Les beaux reves perdus de Jennifer Egan
Voilà un roman que j'ai lu depuis plusieurs semaines et que j'ai beaucoup apprécié, mais dont je me suis aperçu récemment que je l'avais étrangement passé sous silence. A l'approche des fêtes de Noel, et à l'heure où le livre papier reste placé en numéro 1 des cadeaux adultes prévus sous le sapin, il est donc temps que je vous touche un mot ( voire même deux, vous me connaissez) sur un roman américain qui pourrait très bien prendre place sous le sapin, Qu'avons- nous fait de nos rêves? de Jennifer Egan.
J'ai entendu parler de ce livre peu de temps avant qu'il ne sorte, le titre- magnifique- avait attiré mon attention, j'ai su juste après que l'auteur avait obtenu le très prestigieux Prix Pullitzer 2011 pour ce roman, et l'éditeur Stock me l'a gentiment envoyé pour que je puisse vérifier par moi même qu'il n'y avait pas que le titre qui était beau.
Alors, pour bien rentrer dans ce livre, il faut accepter de se laisser embarquer sans trop savoir où l'on va. Car Qu'avons nous fait de nos rêves ?est un puzzle narratif qui se joue de toute chronologie. on est balladé d'un chapitre dans le San Fransisco des années 70 au Manhattan des années 2020.
Qu’ont-ils fait de leurs rêves, tous ces gens que nous voyons sombrer dans le morne ressassement de leurs échecs passés ? se demande la romancière dans ce magistral récit choral, qui nous fait passer d'un personnage à l'autre (Sasha, Bennie et leur entourage plus ou moins proche), d'une décennie à l'autre, afin de mieux faire ressentir le passage à l'âge adulte, la fuite du temps.
Jenniffer Egan, dont je n'avais jamais entendu parler, nous fait partager avec empathie et finesse la désillusion, mais aussi l’aptitude de certains à parvenir à se maintenir hors de l’eau, en dépit des échecs du à l'époque, tellement plus anxiogène que celle d''il y a 40 ans.
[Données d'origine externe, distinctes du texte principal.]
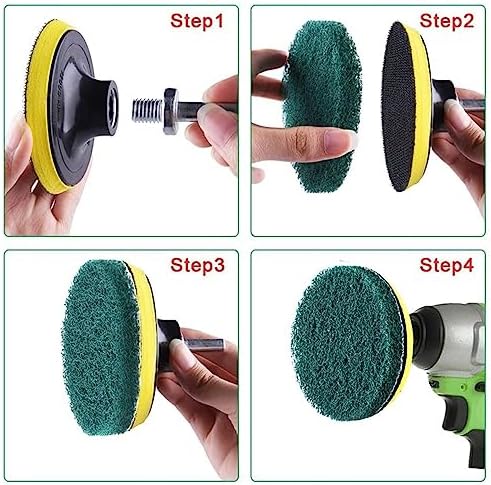 Step1

Step2

Step3

Step4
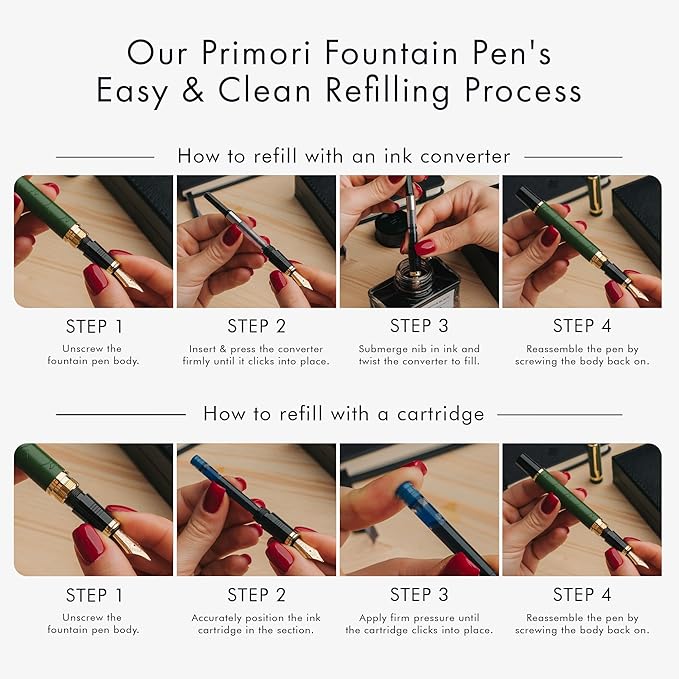 Our Primori Fountain Pen's Easy & Clean Refilling Process

How to refill with an ink converter

STEP 1
Unscrew the fountain pen body.

STEP 2
Insert & press the converter firmly until it clicks into place.

STEP 3
Submerge nib in ink and twist the converter to fill.

STEP 4
Reassemble the pen by screwing the body back on.

How to refill with a cartridge

STEP 1
Unscrew the fountain pen body.

STEP 2
Accurately position the ink cartridge in the section.

STEP 3
Apply firm pressure until the cartridge clicks into place.

STEP 4
Reassemble the pen by screwing the body back on.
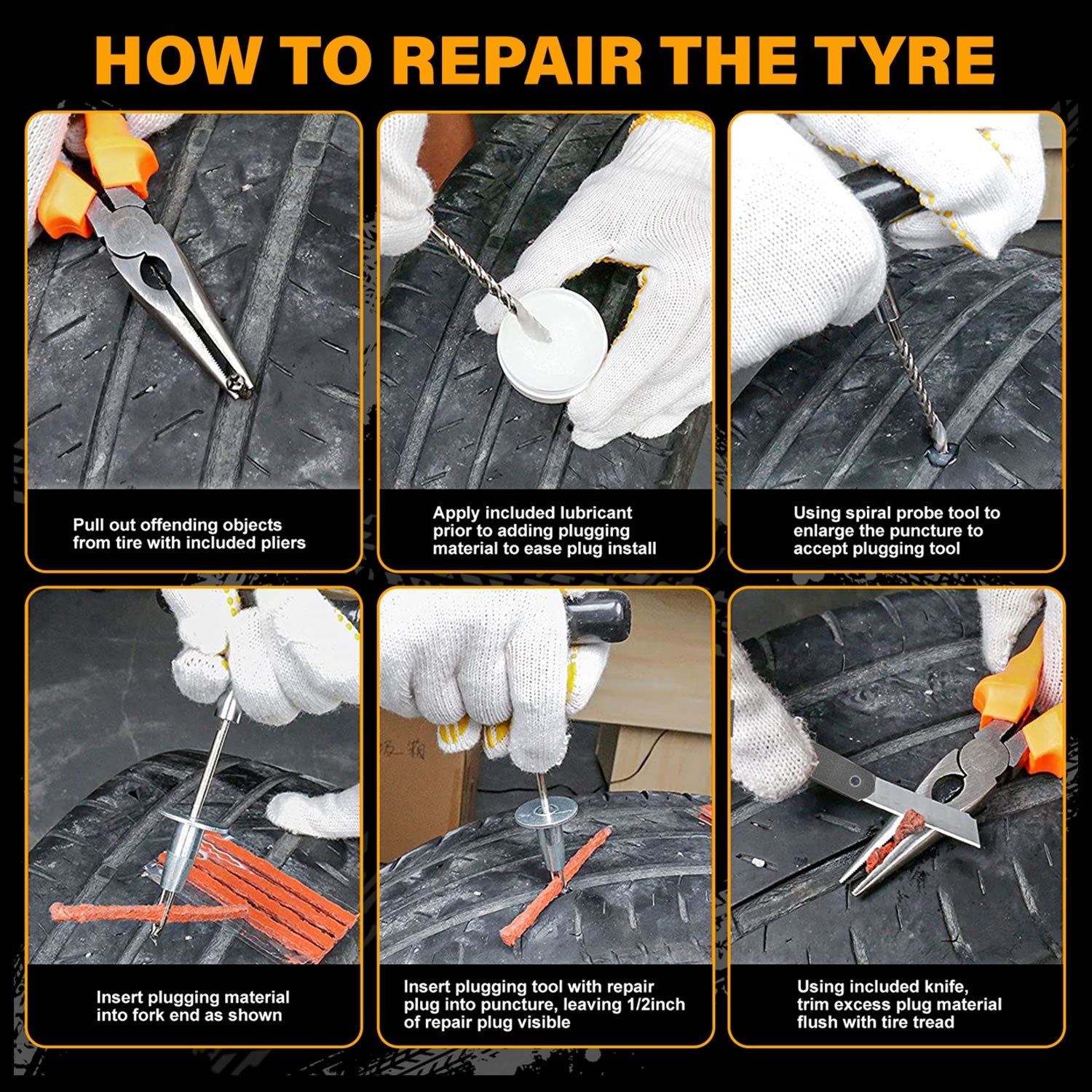 HOW TO REPAIR THE TYRE

Pull out offending objects from tire with included pliers

Apply included lubricant prior to adding plugging material to ease plug install

Using spiral probe tool to enlarge the puncture to accept plugging tool

Insert plugging material into fork end as shown

Insert plugging tool with repair plug into puncture, leaving 1/2inch of repair plug visible

Using included knife, trim excess plug material flush with tire tread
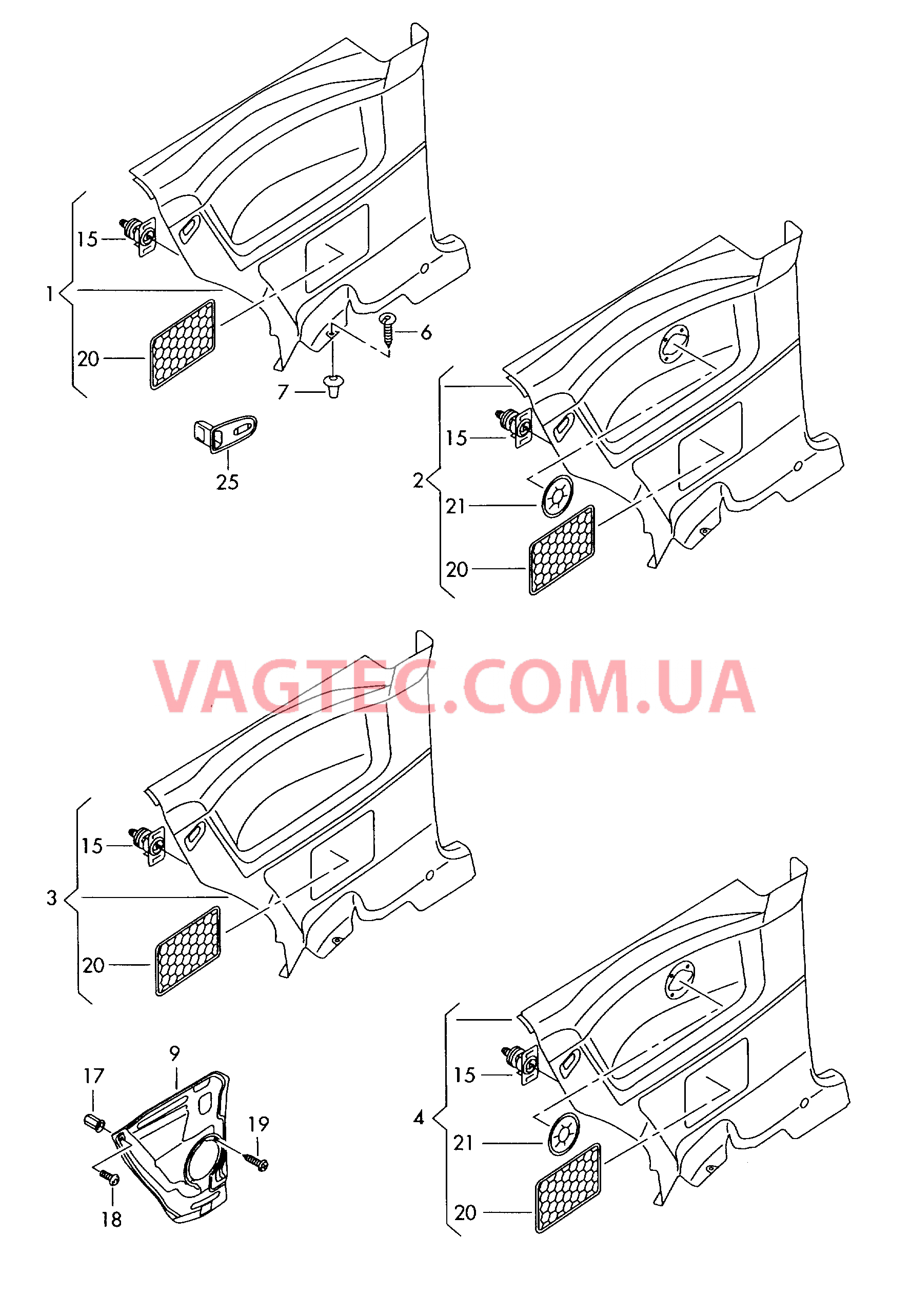 15
1
20
6
7
25
15
2
21
20
VAGTEC.COM.UA
15
3
20
9
17
19
18
15
4
21
20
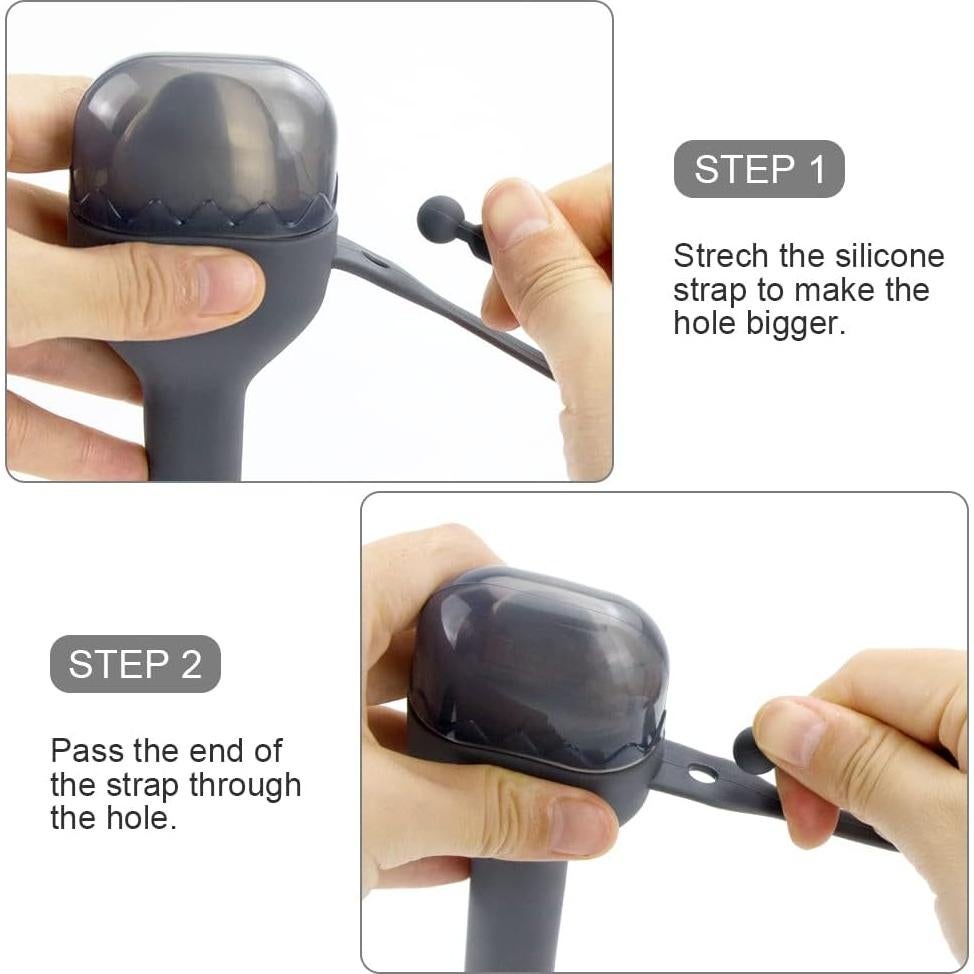 STEP 1

Strech the silicone strap to make the hole bigger.

STEP 2

Pass the end of the strap through the hole.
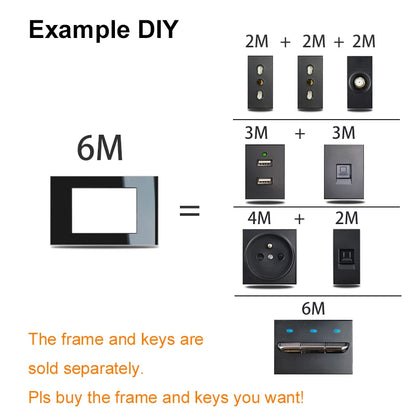 Example DIY

6M

=

2M + 2M + 2M

3M + 3M

4M + 2M

6M

The frame and keys are sold separately.

Pls buy the frame and keys you want!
Les personnage du romans s'efforcent vaille que vaille à trouver un équilibre, sans être dupes de leurs faiblesses et de leurs lâchetés. Quiconque préfère les sagas longues d'une vie dans son entier pourra être frustré, car le livre reste cantonné à de courts moments de l'existence d’une multitude de personnages qui se croisent et se séparent continuellement pour former un grand et même récit.
Comme une fenêtre ouverte sur le monde, chacun d’entre eux présentent leur univers, leur travail, leur passion. Puis, ils disparaissent pour mieux nous retrouver bien plus tard dans leurs vies, et nous montrer comment ils ont évolué et comment leurs rêves d’alors se sont généralement envolés.
Absolument maitrisé de bout en bout, ce roman mélancolique sur la perte des idéaux dans nos sociétés modernes est assurément des grands romans phares de cette rentrée littéraire 2012.